Most programs are based on an honor code system, where the responsibility lies in the employee to report any mental health problems. This may be an attempt at nobility for not generating a stigma around small mental health troubles such as depression, but in reality, it is unsafe to entrust the lives of innocent people to someone who may be psychologically unfit for such a job.

Aviation companies should require their employees to attend a mental health screening each year on the job and before anyone is hired. Regulations now allow some pilots to be on certain antidepressants, depending on the severity of their condition. These lighter rules were created to hopefully inspire pilots to seek treatment if they had mental predicaments. The crash last week shows that employers truly have no idea if their pilots are struggling with psychological issues. In the aviation industry, doctors are not required to report to their patient’s employer of an order not to work, which is a danger to public safety. It was just discovered that Lubitz had been treated for suicidal tendencies for years before he was certified as a pilot. There is no evidence confirming he still was suffering from these problems, but if Lubitz was seeking a death wish, he did not have to take a plane of innocent people down with him. An annual mental health examination for commercial pilots might prevent such terrible events from happening in the future.

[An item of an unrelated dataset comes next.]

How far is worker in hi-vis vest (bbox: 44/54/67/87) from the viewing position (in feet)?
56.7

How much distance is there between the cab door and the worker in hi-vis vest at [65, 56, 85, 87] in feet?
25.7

In a study published by the Aerospace Medical Association over the span of 20 years, five out of eight general aviation aircraft crash cases in the United States were caused by premeditated suicidal actions. Although this differs from the commercial industry, it supports the concept that psychological testing should be implemented for the aviation industry, especially the commercial sector. Since the crash, many countries have established guidelines that require two people to be in the cockpit at all times. However, this is is not the heart of the issue – airlines should be quick to verify that all pilots are qualified to fly before they even have the job.

In today’s society, personal privacy laws prevent doctors from reporting ailments they treat to their patients’ employers. However, legislation to protect public safety should overpower personal privacy in mass transportation industries. The tragedy and randomness of last week’s plane crash substantiates that psychological health of employees needs to be examined and monitored when innocent peoples’ lives are on the line.